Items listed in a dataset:
Start

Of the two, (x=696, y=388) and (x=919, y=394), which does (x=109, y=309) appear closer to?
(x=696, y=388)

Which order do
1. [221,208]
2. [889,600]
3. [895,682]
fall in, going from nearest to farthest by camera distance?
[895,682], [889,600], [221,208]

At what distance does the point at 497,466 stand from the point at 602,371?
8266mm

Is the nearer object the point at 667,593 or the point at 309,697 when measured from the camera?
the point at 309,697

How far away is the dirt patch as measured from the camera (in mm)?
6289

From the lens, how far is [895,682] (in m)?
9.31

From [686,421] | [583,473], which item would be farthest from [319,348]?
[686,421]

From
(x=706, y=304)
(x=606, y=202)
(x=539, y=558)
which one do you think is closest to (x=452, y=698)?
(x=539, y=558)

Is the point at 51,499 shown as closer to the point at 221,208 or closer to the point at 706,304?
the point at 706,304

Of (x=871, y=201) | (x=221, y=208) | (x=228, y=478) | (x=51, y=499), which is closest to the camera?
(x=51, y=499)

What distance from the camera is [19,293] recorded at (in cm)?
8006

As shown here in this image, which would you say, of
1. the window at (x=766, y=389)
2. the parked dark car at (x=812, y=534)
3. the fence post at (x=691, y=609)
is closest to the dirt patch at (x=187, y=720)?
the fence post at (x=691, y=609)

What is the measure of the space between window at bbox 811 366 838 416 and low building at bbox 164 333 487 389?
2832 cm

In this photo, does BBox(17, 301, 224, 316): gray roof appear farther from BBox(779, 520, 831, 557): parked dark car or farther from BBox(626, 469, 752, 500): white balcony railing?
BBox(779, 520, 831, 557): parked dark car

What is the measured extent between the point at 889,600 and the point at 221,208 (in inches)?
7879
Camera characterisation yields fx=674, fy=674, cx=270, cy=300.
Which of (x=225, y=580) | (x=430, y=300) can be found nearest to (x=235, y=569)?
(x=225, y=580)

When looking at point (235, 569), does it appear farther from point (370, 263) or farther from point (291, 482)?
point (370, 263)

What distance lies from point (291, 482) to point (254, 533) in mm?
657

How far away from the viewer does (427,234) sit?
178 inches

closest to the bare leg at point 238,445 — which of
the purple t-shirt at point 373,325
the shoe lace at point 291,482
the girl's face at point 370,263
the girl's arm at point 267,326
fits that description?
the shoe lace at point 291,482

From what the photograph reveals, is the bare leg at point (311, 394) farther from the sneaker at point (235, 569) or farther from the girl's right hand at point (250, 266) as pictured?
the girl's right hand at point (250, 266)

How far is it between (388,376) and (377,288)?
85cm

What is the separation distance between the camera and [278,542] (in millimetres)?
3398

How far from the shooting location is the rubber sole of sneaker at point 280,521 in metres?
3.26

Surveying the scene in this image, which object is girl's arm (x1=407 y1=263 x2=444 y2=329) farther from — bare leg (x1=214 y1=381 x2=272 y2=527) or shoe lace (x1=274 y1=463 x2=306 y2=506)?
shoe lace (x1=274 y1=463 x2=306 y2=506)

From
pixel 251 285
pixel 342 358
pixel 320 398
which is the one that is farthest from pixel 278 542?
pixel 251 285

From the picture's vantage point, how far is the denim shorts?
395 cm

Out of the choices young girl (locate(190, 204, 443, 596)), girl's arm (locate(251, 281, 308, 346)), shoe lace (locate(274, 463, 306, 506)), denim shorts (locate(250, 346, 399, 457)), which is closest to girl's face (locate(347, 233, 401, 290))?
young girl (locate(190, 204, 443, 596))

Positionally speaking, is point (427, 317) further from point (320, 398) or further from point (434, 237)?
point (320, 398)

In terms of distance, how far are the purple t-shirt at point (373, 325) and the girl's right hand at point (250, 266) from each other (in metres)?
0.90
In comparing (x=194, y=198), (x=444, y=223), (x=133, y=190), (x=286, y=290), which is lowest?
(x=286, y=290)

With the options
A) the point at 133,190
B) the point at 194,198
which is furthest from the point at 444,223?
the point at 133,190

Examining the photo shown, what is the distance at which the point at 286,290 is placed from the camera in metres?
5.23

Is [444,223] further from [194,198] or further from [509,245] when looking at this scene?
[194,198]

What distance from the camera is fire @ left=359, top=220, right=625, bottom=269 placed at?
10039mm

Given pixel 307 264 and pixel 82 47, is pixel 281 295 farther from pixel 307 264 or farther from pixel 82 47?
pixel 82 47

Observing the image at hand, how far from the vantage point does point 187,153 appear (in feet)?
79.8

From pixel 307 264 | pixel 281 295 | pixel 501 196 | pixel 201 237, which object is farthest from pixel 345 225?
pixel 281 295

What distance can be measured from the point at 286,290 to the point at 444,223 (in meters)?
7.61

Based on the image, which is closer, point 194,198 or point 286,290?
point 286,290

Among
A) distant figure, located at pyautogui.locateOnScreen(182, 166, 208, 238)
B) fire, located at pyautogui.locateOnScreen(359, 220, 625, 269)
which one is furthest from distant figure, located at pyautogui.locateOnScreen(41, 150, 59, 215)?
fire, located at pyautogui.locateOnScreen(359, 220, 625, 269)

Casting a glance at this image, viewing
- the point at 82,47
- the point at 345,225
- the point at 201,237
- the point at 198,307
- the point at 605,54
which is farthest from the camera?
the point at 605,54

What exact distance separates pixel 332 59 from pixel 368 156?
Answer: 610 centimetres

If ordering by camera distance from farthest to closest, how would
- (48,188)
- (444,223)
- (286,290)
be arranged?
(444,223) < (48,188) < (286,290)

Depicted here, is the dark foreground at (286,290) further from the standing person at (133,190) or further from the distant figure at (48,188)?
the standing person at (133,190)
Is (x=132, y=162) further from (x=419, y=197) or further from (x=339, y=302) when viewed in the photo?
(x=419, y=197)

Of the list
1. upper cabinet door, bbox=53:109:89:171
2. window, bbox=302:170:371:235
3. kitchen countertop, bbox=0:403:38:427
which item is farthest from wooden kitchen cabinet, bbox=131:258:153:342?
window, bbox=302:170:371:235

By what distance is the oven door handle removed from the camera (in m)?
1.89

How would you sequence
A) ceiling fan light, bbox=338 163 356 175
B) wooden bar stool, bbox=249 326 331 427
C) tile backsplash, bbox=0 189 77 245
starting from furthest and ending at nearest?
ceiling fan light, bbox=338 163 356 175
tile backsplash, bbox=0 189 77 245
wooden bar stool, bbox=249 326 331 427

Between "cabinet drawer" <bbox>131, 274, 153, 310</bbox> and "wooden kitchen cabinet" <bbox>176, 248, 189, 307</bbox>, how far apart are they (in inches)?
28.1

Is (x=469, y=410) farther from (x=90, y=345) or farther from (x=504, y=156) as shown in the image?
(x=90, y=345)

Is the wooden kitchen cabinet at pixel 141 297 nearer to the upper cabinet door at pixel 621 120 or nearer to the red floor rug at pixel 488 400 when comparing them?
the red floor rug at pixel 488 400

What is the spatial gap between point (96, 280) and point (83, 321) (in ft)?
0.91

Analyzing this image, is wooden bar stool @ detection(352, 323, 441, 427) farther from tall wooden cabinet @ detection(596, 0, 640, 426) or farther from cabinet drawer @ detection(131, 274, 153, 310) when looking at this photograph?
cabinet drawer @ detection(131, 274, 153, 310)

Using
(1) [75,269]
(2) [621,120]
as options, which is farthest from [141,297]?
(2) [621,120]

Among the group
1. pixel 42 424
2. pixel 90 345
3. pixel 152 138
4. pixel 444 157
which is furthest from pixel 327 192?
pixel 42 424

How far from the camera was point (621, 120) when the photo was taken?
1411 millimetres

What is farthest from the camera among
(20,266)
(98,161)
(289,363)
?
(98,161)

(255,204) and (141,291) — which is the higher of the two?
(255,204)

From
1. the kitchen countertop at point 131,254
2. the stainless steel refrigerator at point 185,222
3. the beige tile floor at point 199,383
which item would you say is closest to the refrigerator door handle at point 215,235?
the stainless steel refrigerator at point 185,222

End

WHAT TO PRODUCE -
Put every line of the rows above into a JSON list of strings, one string per line, leaving out the blank lines.

CORRECT RESPONSE -
[
  "Of the two, (x=696, y=388) and (x=919, y=394), which does (x=109, y=309) appear closer to?",
  "(x=696, y=388)",
  "Which order do",
  "1. [221,208]",
  "2. [889,600]",
  "3. [895,682]",
  "fall in, going from nearest to farthest by camera distance?",
  "[895,682], [889,600], [221,208]",
  "At what distance does the point at 497,466 stand from the point at 602,371?",
  "8266mm",
  "Is the nearer object the point at 667,593 or the point at 309,697 when measured from the camera?",
  "the point at 309,697",
  "How far away is the dirt patch as measured from the camera (in mm)?",
  "6289",
  "From the lens, how far is [895,682] (in m)?",
  "9.31",
  "From [686,421] | [583,473], which item would be farthest from [319,348]?",
  "[686,421]",
  "From",
  "(x=706, y=304)",
  "(x=606, y=202)",
  "(x=539, y=558)",
  "which one do you think is closest to (x=452, y=698)?",
  "(x=539, y=558)",
  "Is the point at 51,499 shown as closer to the point at 221,208 or closer to the point at 706,304?",
  "the point at 706,304",
  "Of (x=871, y=201) | (x=221, y=208) | (x=228, y=478) | (x=51, y=499), which is closest to the camera?",
  "(x=51, y=499)",
  "What distance from the camera is [19,293] recorded at (in cm)?",
  "8006",
  "As shown here in this image, which would you say, of",
  "1. the window at (x=766, y=389)",
  "2. the parked dark car at (x=812, y=534)",
  "3. the fence post at (x=691, y=609)",
  "is closest to the dirt patch at (x=187, y=720)?",
  "the fence post at (x=691, y=609)",
  "What is the measure of the space between window at bbox 811 366 838 416 and low building at bbox 164 333 487 389?",
  "2832 cm",
  "In this photo, does BBox(17, 301, 224, 316): gray roof appear farther from BBox(779, 520, 831, 557): parked dark car or farther from BBox(626, 469, 752, 500): white balcony railing?",
  "BBox(779, 520, 831, 557): parked dark car",
  "What is the measured extent between the point at 889,600 and the point at 221,208 (in inches)?",
  "7879",
  "Camera characterisation yields fx=674, fy=674, cx=270, cy=300.",
  "Which of (x=225, y=580) | (x=430, y=300) can be found nearest to (x=235, y=569)?",
  "(x=225, y=580)",
  "When looking at point (235, 569), does it appear farther from point (370, 263) or farther from point (291, 482)?",
  "point (370, 263)",
  "What distance lies from point (291, 482) to point (254, 533) in mm?",
  "657",
  "How far away from the viewer does (427,234) sit?",
  "178 inches",
  "closest to the bare leg at point 238,445 — which of",
  "the purple t-shirt at point 373,325",
  "the shoe lace at point 291,482",
  "the girl's face at point 370,263",
  "the girl's arm at point 267,326",
  "fits that description?",
  "the shoe lace at point 291,482",
  "From what the photograph reveals, is the bare leg at point (311, 394) farther from the sneaker at point (235, 569) or farther from the girl's right hand at point (250, 266) as pictured?",
  "the girl's right hand at point (250, 266)",
  "How far is it between (388,376) and (377,288)?",
  "85cm",
  "What is the separation distance between the camera and [278,542] (in millimetres)?",
  "3398",
  "How far from the shooting location is the rubber sole of sneaker at point 280,521 in metres?",
  "3.26",
  "Surveying the scene in this image, which object is girl's arm (x1=407 y1=263 x2=444 y2=329) farther from — bare leg (x1=214 y1=381 x2=272 y2=527) or shoe lace (x1=274 y1=463 x2=306 y2=506)?",
  "shoe lace (x1=274 y1=463 x2=306 y2=506)",
  "From",
  "pixel 251 285",
  "pixel 342 358",
  "pixel 320 398",
  "which is the one that is farthest from pixel 278 542?",
  "pixel 251 285",
  "From the picture's vantage point, how far is the denim shorts?",
  "395 cm",
  "Out of the choices young girl (locate(190, 204, 443, 596)), girl's arm (locate(251, 281, 308, 346)), shoe lace (locate(274, 463, 306, 506)), denim shorts (locate(250, 346, 399, 457)), which is closest to girl's face (locate(347, 233, 401, 290))?",
  "young girl (locate(190, 204, 443, 596))",
  "Positionally speaking, is point (427, 317) further from point (320, 398) or further from point (434, 237)?",
  "point (320, 398)",
  "In terms of distance, how far are the purple t-shirt at point (373, 325) and the girl's right hand at point (250, 266) from each other (in metres)?",
  "0.90",
  "In comparing (x=194, y=198), (x=444, y=223), (x=133, y=190), (x=286, y=290), which is lowest?",
  "(x=286, y=290)",
  "With the options",
  "A) the point at 133,190",
  "B) the point at 194,198",
  "which is furthest from the point at 444,223?",
  "the point at 133,190",
  "Examining the photo shown, what is the distance at which the point at 286,290 is placed from the camera in metres?",
  "5.23",
  "Is [444,223] further from [194,198] or further from [509,245] when looking at this scene?",
  "[194,198]",
  "What distance from the camera is fire @ left=359, top=220, right=625, bottom=269 placed at?",
  "10039mm",
  "Given pixel 307 264 and pixel 82 47, is pixel 281 295 farther from pixel 307 264 or farther from pixel 82 47?",
  "pixel 82 47",
  "Observing the image at hand, how far from the vantage point does point 187,153 appear (in feet)?",
  "79.8",
  "From pixel 307 264 | pixel 281 295 | pixel 501 196 | pixel 201 237, which object is farthest from pixel 345 225?",
  "pixel 281 295",
  "What distance can be measured from the point at 286,290 to the point at 444,223 (in meters)?",
  "7.61",
  "Based on the image, which is closer, point 194,198 or point 286,290?",
  "point 286,290",
  "Among",
  "A) distant figure, located at pyautogui.locateOnScreen(182, 166, 208, 238)",
  "B) fire, located at pyautogui.locateOnScreen(359, 220, 625, 269)",
  "which one is furthest from distant figure, located at pyautogui.locateOnScreen(41, 150, 59, 215)?",
  "fire, located at pyautogui.locateOnScreen(359, 220, 625, 269)",
  "Casting a glance at this image, viewing",
  "- the point at 82,47",
  "- the point at 345,225",
  "- the point at 201,237",
  "- the point at 198,307",
  "- the point at 605,54",
  "which is farthest from the camera?",
  "the point at 605,54",
  "What exact distance separates pixel 332 59 from pixel 368 156?",
  "Answer: 610 centimetres",
  "If ordering by camera distance from farthest to closest, how would",
  "- (48,188)",
  "- (444,223)",
  "- (286,290)",
  "be arranged?",
  "(444,223) < (48,188) < (286,290)",
  "Depicted here, is the dark foreground at (286,290) further from the standing person at (133,190) or further from the distant figure at (48,188)?",
  "the standing person at (133,190)",
  "Is (x=132, y=162) further from (x=419, y=197) or further from (x=339, y=302) when viewed in the photo?",
  "(x=419, y=197)",
  "Of the list",
  "1. upper cabinet door, bbox=53:109:89:171",
  "2. window, bbox=302:170:371:235",
  "3. kitchen countertop, bbox=0:403:38:427",
  "which item is farthest from wooden kitchen cabinet, bbox=131:258:153:342?",
  "window, bbox=302:170:371:235",
  "By what distance is the oven door handle removed from the camera (in m)?",
  "1.89",
  "How would you sequence",
  "A) ceiling fan light, bbox=338 163 356 175",
  "B) wooden bar stool, bbox=249 326 331 427",
  "C) tile backsplash, bbox=0 189 77 245",
  "starting from furthest and ending at nearest?",
  "ceiling fan light, bbox=338 163 356 175",
  "tile backsplash, bbox=0 189 77 245",
  "wooden bar stool, bbox=249 326 331 427",
  "Between \"cabinet drawer\" <bbox>131, 274, 153, 310</bbox> and \"wooden kitchen cabinet\" <bbox>176, 248, 189, 307</bbox>, how far apart are they (in inches)?",
  "28.1",
  "Is (x=469, y=410) farther from (x=90, y=345) or farther from (x=504, y=156) as shown in the image?",
  "(x=90, y=345)",
  "Is the wooden kitchen cabinet at pixel 141 297 nearer to the upper cabinet door at pixel 621 120 or nearer to the red floor rug at pixel 488 400 when comparing them?",
  "the red floor rug at pixel 488 400",
  "What is the spatial gap between point (96, 280) and point (83, 321) (in ft)?",
  "0.91",
  "Analyzing this image, is wooden bar stool @ detection(352, 323, 441, 427) farther from tall wooden cabinet @ detection(596, 0, 640, 426) or farther from cabinet drawer @ detection(131, 274, 153, 310) when looking at this photograph?",
  "cabinet drawer @ detection(131, 274, 153, 310)",
  "Using",
  "(1) [75,269]",
  "(2) [621,120]",
  "as options, which is farthest from [141,297]?",
  "(2) [621,120]",
  "Among the group",
  "1. pixel 42 424",
  "2. pixel 90 345",
  "3. pixel 152 138",
  "4. pixel 444 157",
  "which is furthest from pixel 327 192?",
  "pixel 42 424",
  "How far from the camera was point (621, 120) when the photo was taken?",
  "1411 millimetres",
  "What is farthest from the camera among",
  "(20,266)",
  "(98,161)",
  "(289,363)",
  "?",
  "(98,161)",
  "(255,204) and (141,291) — which is the higher of the two?",
  "(255,204)",
  "From",
  "1. the kitchen countertop at point 131,254",
  "2. the stainless steel refrigerator at point 185,222",
  "3. the beige tile floor at point 199,383",
  "which item would you say is closest to the refrigerator door handle at point 215,235?",
  "the stainless steel refrigerator at point 185,222"
]